Todays lesson is: How to replace variables with comments on top.  This is a personal favorite style of mine, specifically in the form:

   # Previous value was VAR=value changed 20170504
   VAR=newvalue

I use this variable A LOT, in fact on all of my configuration changes whenever I can. 

Here are two examples from my personal tests.

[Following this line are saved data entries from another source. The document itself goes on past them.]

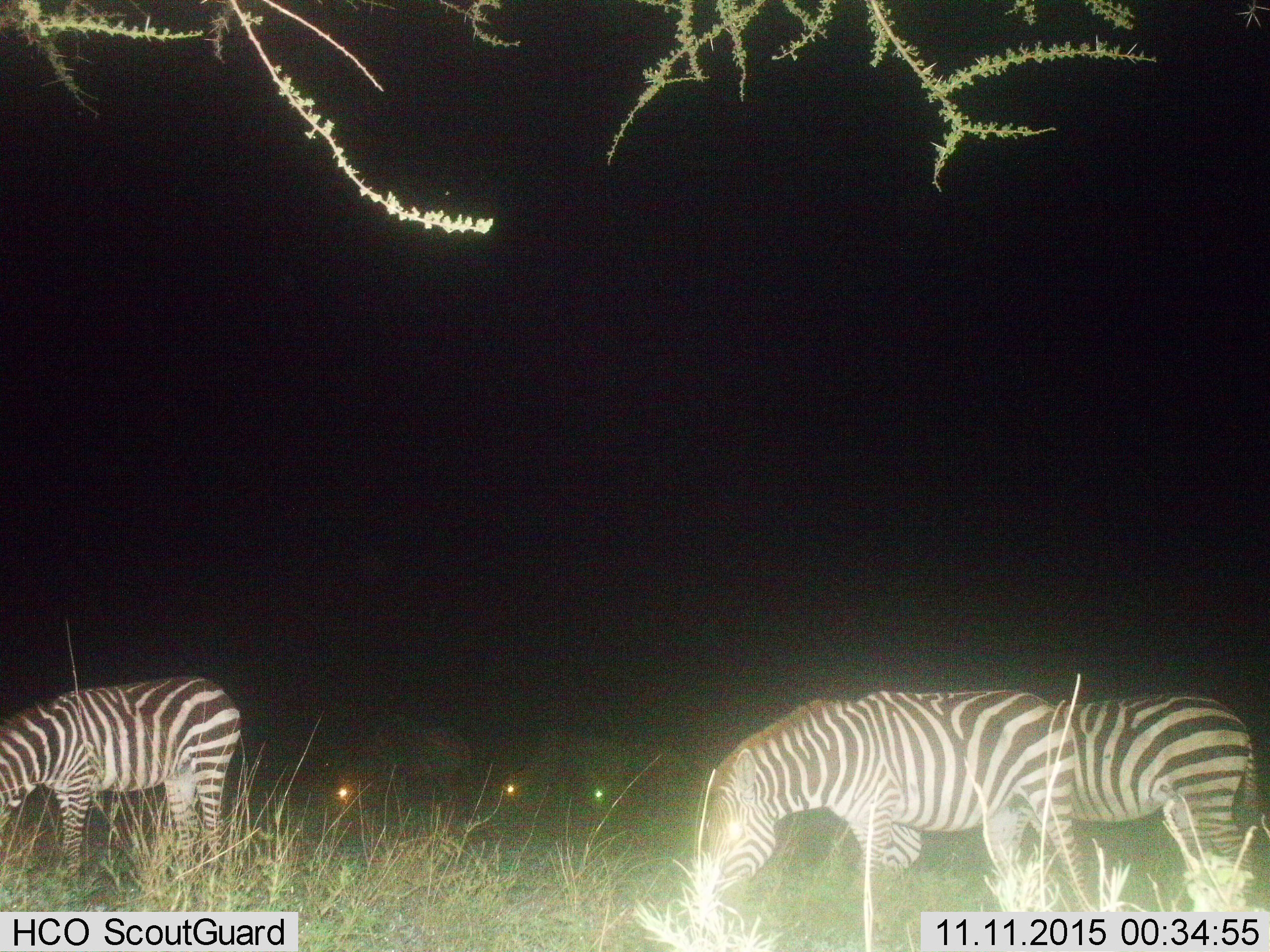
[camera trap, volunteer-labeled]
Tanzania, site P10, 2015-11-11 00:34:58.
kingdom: Animalia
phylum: Chordata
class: Mammalia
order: Perissodactyla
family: Equidae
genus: Equus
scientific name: Equus quagga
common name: plains zebra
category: zebra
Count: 3.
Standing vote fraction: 50%.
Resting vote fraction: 0%.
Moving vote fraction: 0%.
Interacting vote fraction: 0%.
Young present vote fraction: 12%.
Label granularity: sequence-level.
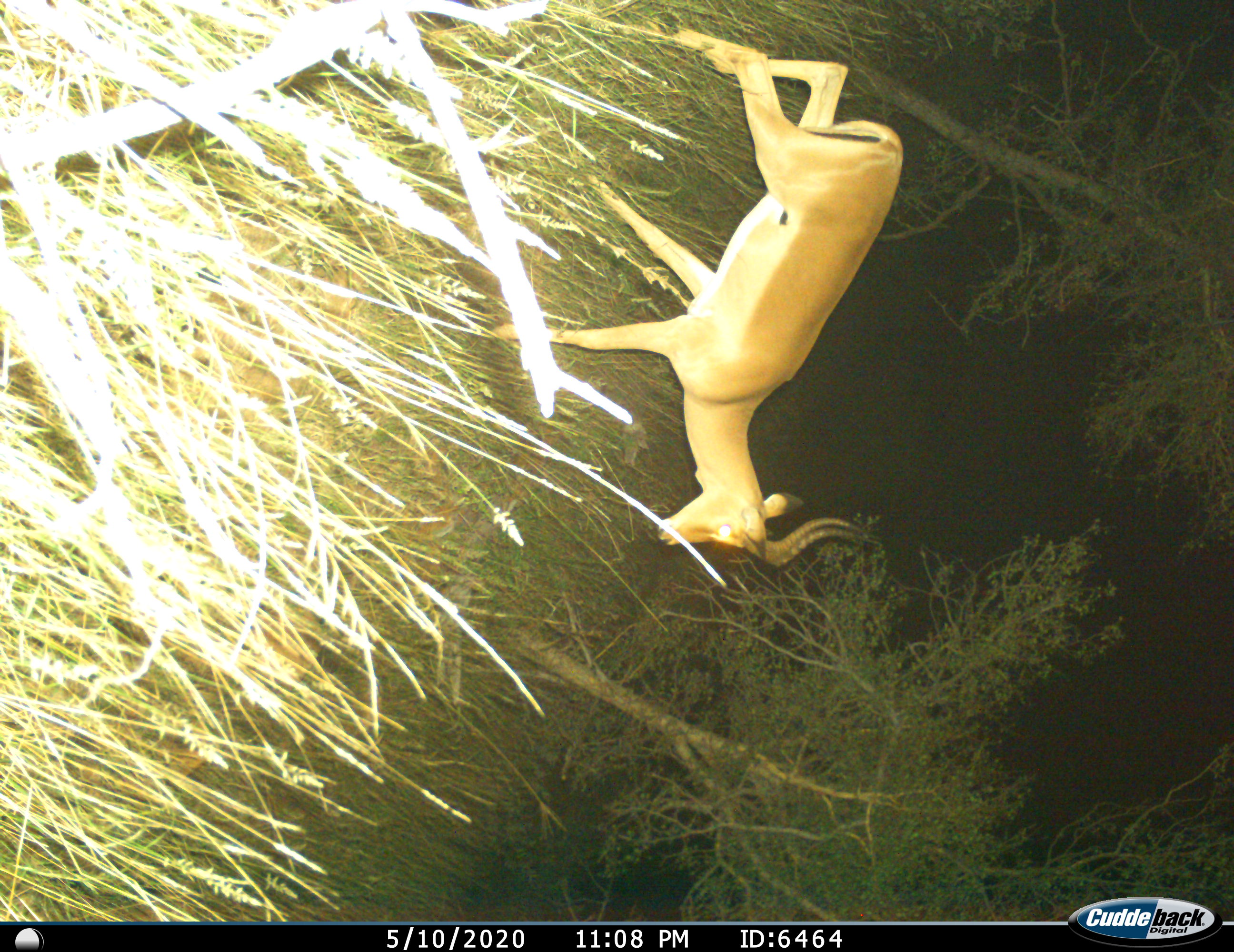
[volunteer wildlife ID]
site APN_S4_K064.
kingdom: Animalia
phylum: Chordata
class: Mammalia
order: Artiodactyla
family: Bovidae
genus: Aepyceros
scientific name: Aepyceros melampus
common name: impala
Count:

One way is to simply use newlines:

         This task:
         ====================================================
         - name: positional backrefs embedded newline hacks
           lineinfile:
              dest: /tmp/testconfig.cfg
              regexp: '^(TESTCONFIGVAR9)=(.*)'
              line: '# \1 modified {{mod_timestamp_long}}
                    \n# \1 = (old value was) \2
                    \n\1=newvalue'
              backrefs: yes
              state: present
         ====================================================
         Produces this output:
         ====================================================
         # TESTCONFIGVAR9 modified 20170504T001157
         # TESTCONFIGVAR9 = (old value was) test
         TESTCONFIGVAR9=newvalue
         ====================================================


Another way is to split up the task:

         These tasks:
         ====================================================
         - name: another attempt at custom mod notes, step 1
           lineinfile:
              dest: /tmp/testconfig.cfg
              regexp: '^(TESTCONFIGVAR6=.*)'
              line: '# OLD VALUE: \1 {{ mod_timestamp_long }}'
              backrefs: yes
         - name: another attempt at custom mod notes, step 2
           lineinfile:
              dest: /tmp/testconfig.cfg
              insertafter: '# OLD VALUE: '
              line: 'TESTCONFIGVAR6=blahblahblah'
         ====================================================
         Result in this output:
         ====================================================
         # OLD VALUE: TESTCONFIGVAR6=test 20170504T001157
         TESTCONFIGVAR6=blahblahblah
         ====================================================


If anybody is reading this, I am open to suggestions (since I am still learning this at the moment).